— start Material —

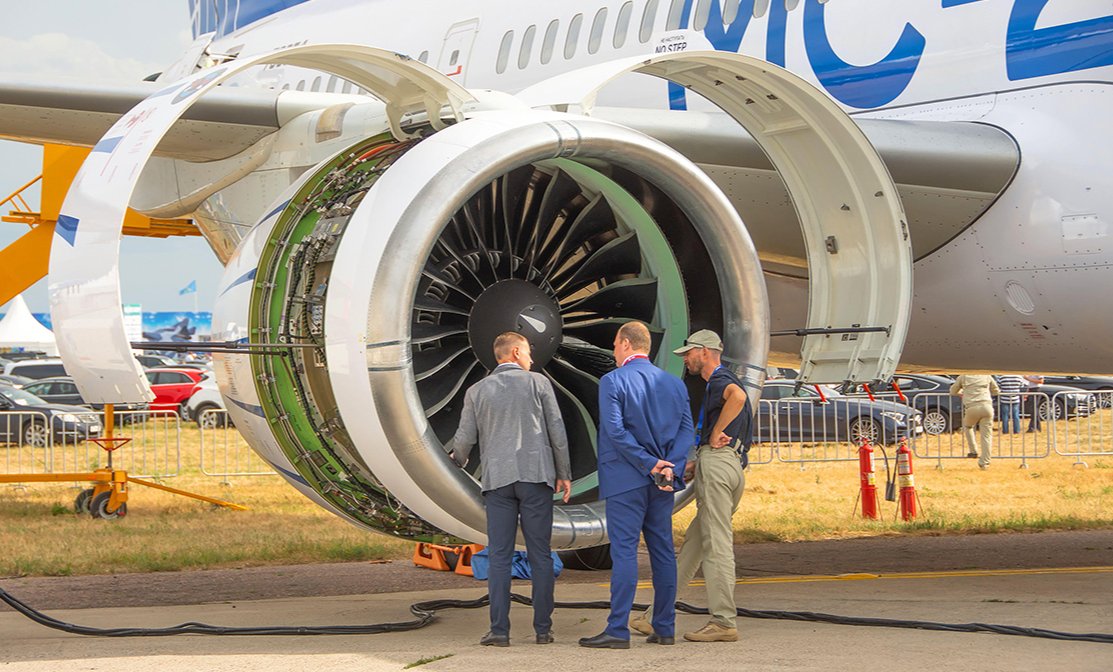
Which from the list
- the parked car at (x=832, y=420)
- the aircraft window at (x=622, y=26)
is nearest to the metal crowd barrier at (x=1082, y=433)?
the parked car at (x=832, y=420)

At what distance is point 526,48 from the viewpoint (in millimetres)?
10461

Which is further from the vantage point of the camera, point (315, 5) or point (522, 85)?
point (315, 5)

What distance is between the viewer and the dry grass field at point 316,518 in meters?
10.2

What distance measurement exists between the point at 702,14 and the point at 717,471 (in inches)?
147

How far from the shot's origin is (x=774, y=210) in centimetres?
755

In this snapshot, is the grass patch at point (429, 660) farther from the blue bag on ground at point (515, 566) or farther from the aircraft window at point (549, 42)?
the aircraft window at point (549, 42)

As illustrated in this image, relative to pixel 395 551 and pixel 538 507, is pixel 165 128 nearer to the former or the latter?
pixel 538 507

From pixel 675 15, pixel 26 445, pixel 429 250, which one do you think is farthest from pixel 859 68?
pixel 26 445

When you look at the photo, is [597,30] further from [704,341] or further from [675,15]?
[704,341]

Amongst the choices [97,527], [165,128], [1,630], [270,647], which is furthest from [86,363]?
A: [97,527]

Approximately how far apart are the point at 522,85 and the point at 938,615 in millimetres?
5346

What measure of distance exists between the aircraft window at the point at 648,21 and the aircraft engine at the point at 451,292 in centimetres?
269

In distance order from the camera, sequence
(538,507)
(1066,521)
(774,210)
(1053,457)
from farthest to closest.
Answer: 1. (1053,457)
2. (1066,521)
3. (774,210)
4. (538,507)

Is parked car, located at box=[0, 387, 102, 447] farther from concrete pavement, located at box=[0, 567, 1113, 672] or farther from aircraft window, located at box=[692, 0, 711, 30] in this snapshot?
aircraft window, located at box=[692, 0, 711, 30]
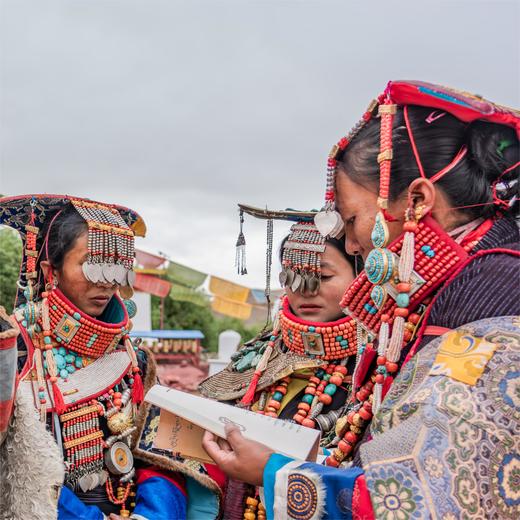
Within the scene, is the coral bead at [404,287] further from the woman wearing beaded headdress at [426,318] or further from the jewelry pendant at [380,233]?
the jewelry pendant at [380,233]

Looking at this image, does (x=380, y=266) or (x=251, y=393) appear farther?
(x=251, y=393)

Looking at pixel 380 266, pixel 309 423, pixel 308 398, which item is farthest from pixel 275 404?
pixel 380 266

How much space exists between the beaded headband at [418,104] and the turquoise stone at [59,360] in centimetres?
192

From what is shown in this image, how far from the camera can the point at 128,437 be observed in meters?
3.10

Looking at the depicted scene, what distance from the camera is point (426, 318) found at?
160cm

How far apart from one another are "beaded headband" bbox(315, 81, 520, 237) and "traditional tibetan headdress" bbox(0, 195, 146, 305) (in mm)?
1647

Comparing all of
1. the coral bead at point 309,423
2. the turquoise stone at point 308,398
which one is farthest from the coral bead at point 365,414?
the turquoise stone at point 308,398

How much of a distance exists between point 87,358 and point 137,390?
342 millimetres

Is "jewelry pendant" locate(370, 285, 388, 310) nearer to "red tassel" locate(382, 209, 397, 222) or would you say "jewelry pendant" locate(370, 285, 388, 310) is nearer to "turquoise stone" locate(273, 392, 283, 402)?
"red tassel" locate(382, 209, 397, 222)

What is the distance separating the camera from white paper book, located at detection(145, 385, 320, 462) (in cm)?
173

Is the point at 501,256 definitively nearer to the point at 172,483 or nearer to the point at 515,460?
the point at 515,460

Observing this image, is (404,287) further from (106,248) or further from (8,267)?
(8,267)

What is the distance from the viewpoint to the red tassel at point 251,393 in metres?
2.99

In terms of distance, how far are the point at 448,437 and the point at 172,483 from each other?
2.02 metres
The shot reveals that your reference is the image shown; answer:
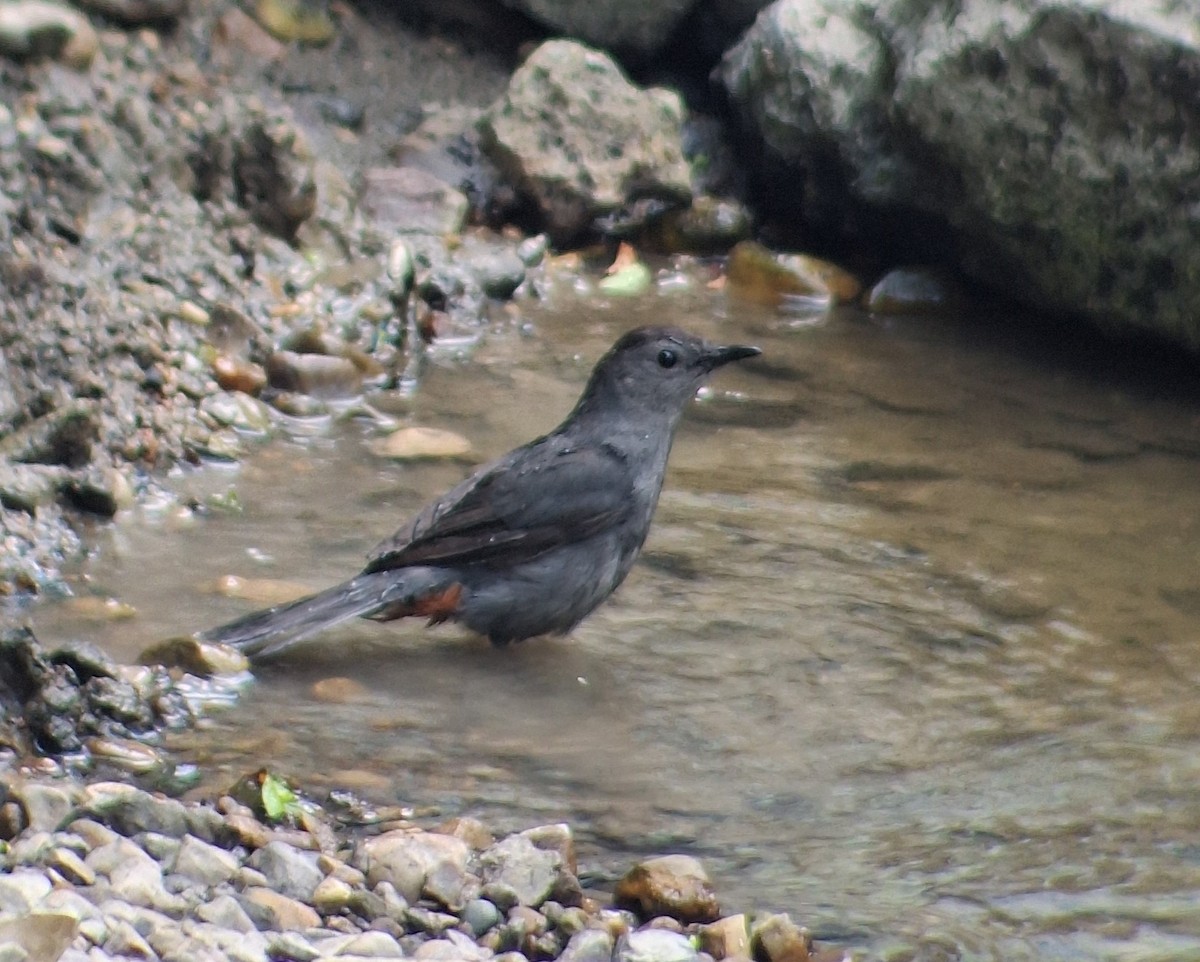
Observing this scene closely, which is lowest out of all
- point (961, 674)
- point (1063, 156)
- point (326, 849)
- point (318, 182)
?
point (326, 849)

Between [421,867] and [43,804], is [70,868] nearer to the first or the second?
[43,804]

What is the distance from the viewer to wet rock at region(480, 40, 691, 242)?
329 inches

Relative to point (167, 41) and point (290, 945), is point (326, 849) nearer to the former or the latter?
point (290, 945)

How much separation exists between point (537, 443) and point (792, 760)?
1577 mm

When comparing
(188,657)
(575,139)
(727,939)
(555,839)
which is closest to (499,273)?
(575,139)

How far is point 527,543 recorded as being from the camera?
5039 mm

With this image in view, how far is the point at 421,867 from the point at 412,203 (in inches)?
207

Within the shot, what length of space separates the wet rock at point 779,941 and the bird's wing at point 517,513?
1924 millimetres

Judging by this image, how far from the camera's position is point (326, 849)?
3541mm

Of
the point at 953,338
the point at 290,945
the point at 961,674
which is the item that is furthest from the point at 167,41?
the point at 290,945

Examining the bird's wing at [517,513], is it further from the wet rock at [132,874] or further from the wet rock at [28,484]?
the wet rock at [132,874]

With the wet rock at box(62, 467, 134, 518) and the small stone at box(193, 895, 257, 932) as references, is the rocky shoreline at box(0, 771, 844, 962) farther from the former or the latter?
the wet rock at box(62, 467, 134, 518)

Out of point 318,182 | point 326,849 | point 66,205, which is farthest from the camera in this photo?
point 318,182

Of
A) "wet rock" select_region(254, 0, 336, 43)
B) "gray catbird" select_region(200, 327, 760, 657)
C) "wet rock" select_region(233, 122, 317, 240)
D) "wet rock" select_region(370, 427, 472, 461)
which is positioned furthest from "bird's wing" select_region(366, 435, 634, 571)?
"wet rock" select_region(254, 0, 336, 43)
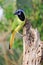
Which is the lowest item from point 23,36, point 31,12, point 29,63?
point 29,63

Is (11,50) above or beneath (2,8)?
beneath

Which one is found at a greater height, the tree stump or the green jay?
the green jay

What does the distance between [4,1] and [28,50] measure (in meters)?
0.43

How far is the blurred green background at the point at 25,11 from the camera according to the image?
6.73 ft

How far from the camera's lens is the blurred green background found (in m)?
2.05

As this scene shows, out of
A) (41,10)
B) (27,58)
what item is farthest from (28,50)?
(41,10)

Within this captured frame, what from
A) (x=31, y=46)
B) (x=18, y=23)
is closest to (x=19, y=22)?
(x=18, y=23)

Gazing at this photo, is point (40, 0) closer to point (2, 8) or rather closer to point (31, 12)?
point (31, 12)

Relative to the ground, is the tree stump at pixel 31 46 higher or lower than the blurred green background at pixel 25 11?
lower

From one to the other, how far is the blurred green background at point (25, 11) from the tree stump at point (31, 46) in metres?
0.04

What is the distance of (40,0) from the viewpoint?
2.11m

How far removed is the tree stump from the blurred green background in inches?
1.5

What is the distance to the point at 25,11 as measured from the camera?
2062 millimetres

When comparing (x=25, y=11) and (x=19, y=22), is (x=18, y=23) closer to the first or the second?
(x=19, y=22)
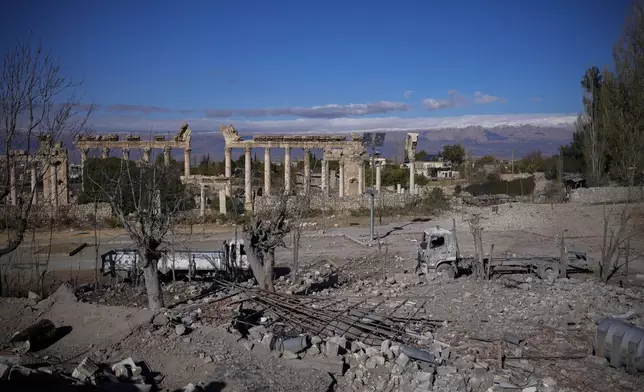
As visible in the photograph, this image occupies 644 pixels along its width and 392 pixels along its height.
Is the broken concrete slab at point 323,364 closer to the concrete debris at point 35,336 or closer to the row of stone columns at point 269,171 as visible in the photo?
the concrete debris at point 35,336

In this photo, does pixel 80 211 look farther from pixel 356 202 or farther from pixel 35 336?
pixel 35 336

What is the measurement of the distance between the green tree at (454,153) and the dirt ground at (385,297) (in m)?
70.7

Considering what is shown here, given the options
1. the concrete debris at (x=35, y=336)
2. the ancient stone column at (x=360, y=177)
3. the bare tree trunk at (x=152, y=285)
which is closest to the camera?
the concrete debris at (x=35, y=336)

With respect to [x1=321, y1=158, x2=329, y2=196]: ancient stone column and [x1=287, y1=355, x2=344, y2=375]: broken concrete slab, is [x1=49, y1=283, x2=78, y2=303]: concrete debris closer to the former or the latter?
[x1=287, y1=355, x2=344, y2=375]: broken concrete slab

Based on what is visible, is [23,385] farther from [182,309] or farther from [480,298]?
[480,298]

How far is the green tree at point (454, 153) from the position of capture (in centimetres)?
9239

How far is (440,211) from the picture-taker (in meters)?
39.2

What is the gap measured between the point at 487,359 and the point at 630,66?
3990cm

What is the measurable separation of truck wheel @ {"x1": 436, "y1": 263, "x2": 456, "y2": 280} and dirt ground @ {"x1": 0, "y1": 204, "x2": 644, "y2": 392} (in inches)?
14.2

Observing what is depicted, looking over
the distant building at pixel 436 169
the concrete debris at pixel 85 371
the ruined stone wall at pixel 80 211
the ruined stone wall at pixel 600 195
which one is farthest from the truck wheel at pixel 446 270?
the distant building at pixel 436 169

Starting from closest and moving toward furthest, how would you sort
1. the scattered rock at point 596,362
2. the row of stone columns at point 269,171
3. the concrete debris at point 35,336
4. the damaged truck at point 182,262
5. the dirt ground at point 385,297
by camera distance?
the dirt ground at point 385,297
the concrete debris at point 35,336
the scattered rock at point 596,362
the damaged truck at point 182,262
the row of stone columns at point 269,171

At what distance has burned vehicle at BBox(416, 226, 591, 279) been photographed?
1817 centimetres

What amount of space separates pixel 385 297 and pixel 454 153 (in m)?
80.2

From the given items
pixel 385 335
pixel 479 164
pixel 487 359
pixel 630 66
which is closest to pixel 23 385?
pixel 385 335
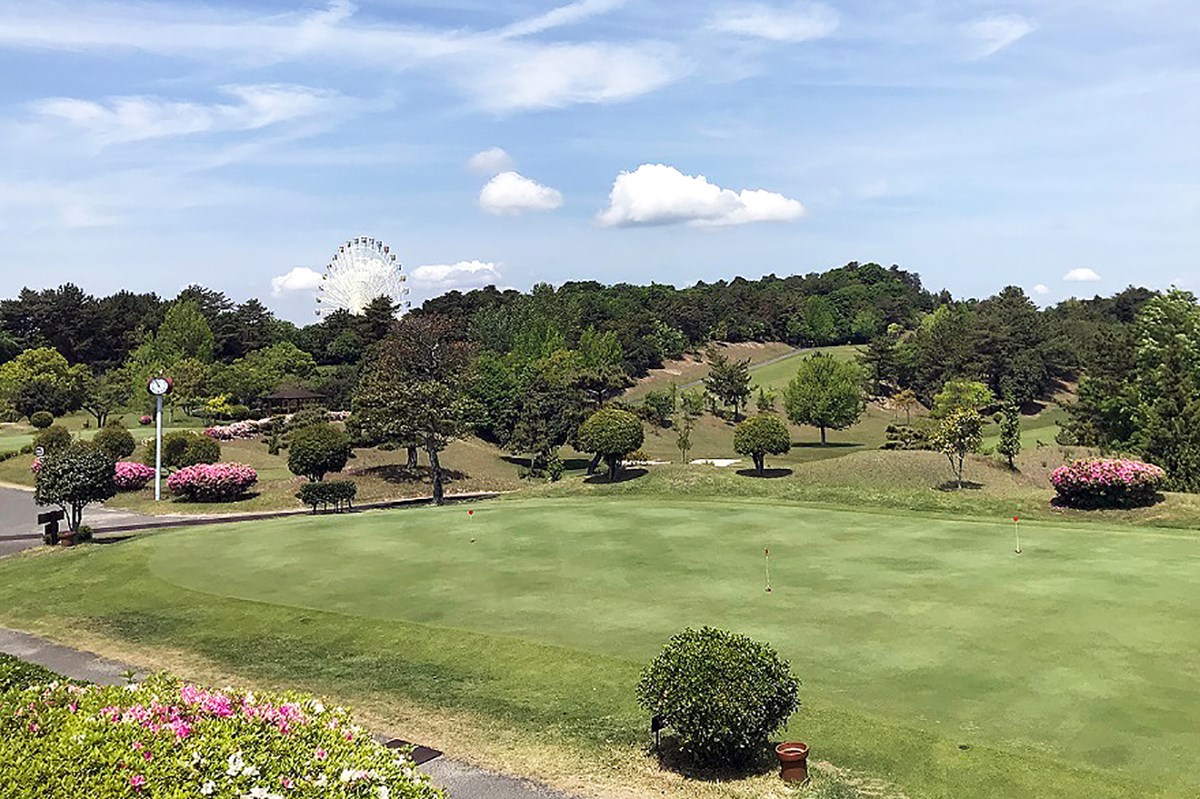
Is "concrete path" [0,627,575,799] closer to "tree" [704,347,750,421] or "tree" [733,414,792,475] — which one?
"tree" [733,414,792,475]

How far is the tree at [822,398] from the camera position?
8319cm

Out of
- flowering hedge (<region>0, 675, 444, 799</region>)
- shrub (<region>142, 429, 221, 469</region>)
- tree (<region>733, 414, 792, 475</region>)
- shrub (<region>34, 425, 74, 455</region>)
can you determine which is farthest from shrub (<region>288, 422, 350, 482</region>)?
flowering hedge (<region>0, 675, 444, 799</region>)

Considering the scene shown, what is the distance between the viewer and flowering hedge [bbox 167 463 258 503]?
5069cm

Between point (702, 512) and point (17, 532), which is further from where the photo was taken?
point (17, 532)

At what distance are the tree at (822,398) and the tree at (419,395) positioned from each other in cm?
3191

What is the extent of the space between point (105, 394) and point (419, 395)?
161ft

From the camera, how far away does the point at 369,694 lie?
17.0 m

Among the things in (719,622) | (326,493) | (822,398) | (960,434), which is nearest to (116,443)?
(326,493)

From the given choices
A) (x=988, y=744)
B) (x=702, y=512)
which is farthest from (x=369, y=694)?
(x=702, y=512)

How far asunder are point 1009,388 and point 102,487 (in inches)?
4030

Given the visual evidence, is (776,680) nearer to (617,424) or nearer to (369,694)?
(369,694)

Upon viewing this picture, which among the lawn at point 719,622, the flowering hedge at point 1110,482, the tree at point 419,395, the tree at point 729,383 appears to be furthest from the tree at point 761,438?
the tree at point 729,383

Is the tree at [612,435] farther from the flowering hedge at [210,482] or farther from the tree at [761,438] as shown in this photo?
the flowering hedge at [210,482]

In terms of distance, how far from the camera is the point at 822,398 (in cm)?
8300
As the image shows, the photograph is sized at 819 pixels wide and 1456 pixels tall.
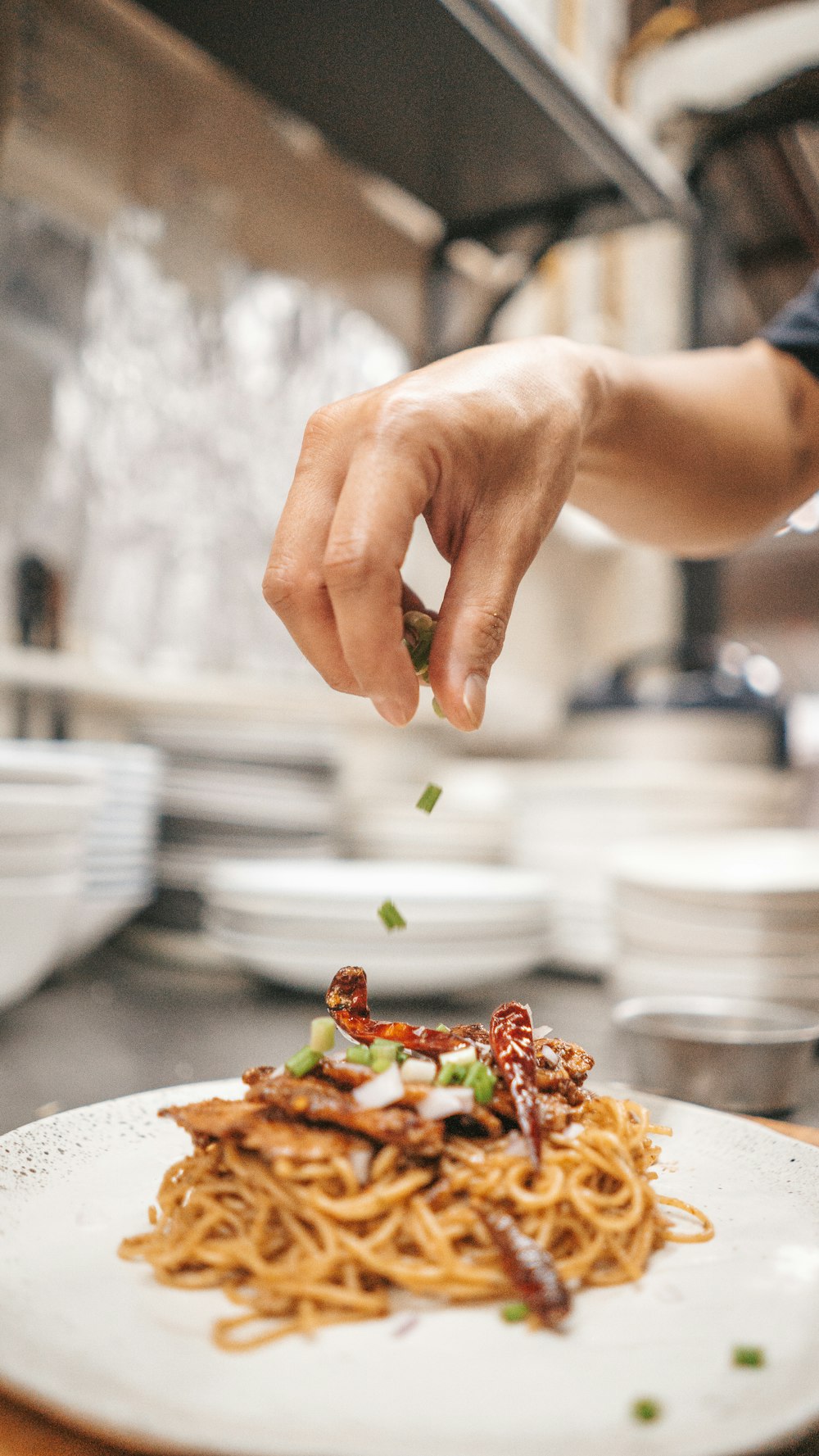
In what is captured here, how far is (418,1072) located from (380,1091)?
1.8 inches

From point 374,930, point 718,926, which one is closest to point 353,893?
point 374,930

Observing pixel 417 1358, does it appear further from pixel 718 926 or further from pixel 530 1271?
pixel 718 926

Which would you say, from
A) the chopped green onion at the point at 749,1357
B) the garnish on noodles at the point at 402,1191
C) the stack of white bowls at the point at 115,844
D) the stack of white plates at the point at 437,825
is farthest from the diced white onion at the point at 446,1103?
the stack of white plates at the point at 437,825

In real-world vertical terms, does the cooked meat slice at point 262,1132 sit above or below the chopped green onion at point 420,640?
below

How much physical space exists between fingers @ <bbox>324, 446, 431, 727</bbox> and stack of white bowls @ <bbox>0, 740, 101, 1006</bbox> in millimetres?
616

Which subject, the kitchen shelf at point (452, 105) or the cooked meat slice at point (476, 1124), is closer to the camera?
the cooked meat slice at point (476, 1124)

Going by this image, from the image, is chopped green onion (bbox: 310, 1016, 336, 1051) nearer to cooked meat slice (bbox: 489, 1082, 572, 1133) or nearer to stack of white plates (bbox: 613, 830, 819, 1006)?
cooked meat slice (bbox: 489, 1082, 572, 1133)

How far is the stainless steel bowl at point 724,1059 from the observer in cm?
122

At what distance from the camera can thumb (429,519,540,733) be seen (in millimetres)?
863

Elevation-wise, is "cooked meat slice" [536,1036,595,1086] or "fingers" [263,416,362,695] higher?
"fingers" [263,416,362,695]

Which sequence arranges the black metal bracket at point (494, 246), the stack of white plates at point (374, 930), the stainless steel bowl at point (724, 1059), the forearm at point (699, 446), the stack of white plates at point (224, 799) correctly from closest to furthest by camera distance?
the stainless steel bowl at point (724, 1059), the forearm at point (699, 446), the stack of white plates at point (374, 930), the stack of white plates at point (224, 799), the black metal bracket at point (494, 246)

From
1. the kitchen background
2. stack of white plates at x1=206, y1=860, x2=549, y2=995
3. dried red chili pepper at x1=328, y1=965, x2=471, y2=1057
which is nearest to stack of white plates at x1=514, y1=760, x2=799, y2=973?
the kitchen background

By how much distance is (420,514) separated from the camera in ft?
2.94

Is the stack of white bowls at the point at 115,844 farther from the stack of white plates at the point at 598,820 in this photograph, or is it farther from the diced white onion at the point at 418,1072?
the diced white onion at the point at 418,1072
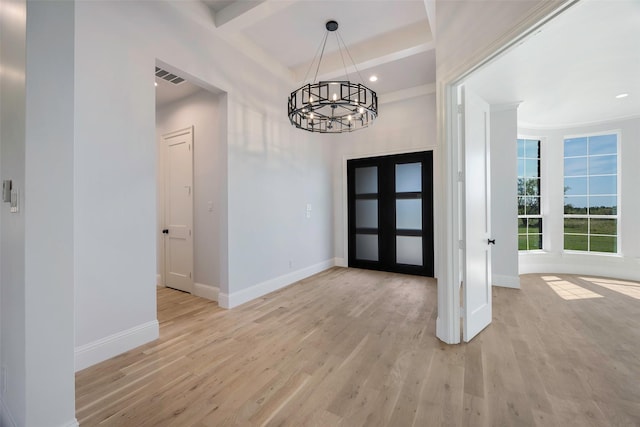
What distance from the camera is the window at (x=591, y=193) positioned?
5.04 m

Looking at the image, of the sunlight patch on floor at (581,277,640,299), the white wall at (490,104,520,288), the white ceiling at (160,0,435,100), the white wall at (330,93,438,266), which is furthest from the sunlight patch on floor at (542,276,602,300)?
the white ceiling at (160,0,435,100)

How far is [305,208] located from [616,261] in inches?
221

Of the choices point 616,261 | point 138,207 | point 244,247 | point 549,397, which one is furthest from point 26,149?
point 616,261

— end Material —

- Exercise
All lines from the one containing "How far is the stainless" through the end of the data are to be written out exactly, with nothing added; skip the pictures.

- Solution to the problem
How far is the stainless steel bowl at point 724,1059 from the observer in cm?
122

At what distance from the camera can thumb (429,519,540,733) be seen (in millimetres)?
863

Elevation-wise, is "cooked meat slice" [536,1036,595,1086] or "fingers" [263,416,362,695] higher?
"fingers" [263,416,362,695]

Which sequence arranges the black metal bracket at point (494, 246), the stack of white plates at point (374, 930), the stainless steel bowl at point (724, 1059), the forearm at point (699, 446), the stack of white plates at point (224, 799) correctly from closest to furthest by camera distance?
the stainless steel bowl at point (724, 1059), the forearm at point (699, 446), the stack of white plates at point (374, 930), the stack of white plates at point (224, 799), the black metal bracket at point (494, 246)

From
1. the kitchen background
2. stack of white plates at x1=206, y1=860, x2=549, y2=995
3. dried red chili pepper at x1=328, y1=965, x2=471, y2=1057
which is nearest to stack of white plates at x1=514, y1=760, x2=799, y2=973?
the kitchen background

By how much distance is (420,514) separated from the camera in ft?
2.94

Is the stack of white bowls at the point at 115,844 farther from the stack of white plates at the point at 598,820 in this photograph, or is it farther from the diced white onion at the point at 418,1072?
the diced white onion at the point at 418,1072
What distance from the camera is the window at (x=591, y=193) positioned?
5.04 m

Looking at the image, of the sunlight patch on floor at (581,277,640,299), the white wall at (490,104,520,288), the white ceiling at (160,0,435,100), the white wall at (330,93,438,266), which is furthest from the sunlight patch on floor at (542,276,602,300)?
the white ceiling at (160,0,435,100)

How far is [305,208] located from [616,261] in inches?
221

Of the choices point 616,261 | point 138,207 | point 244,247 | point 549,397, which one is furthest from point 26,149?
point 616,261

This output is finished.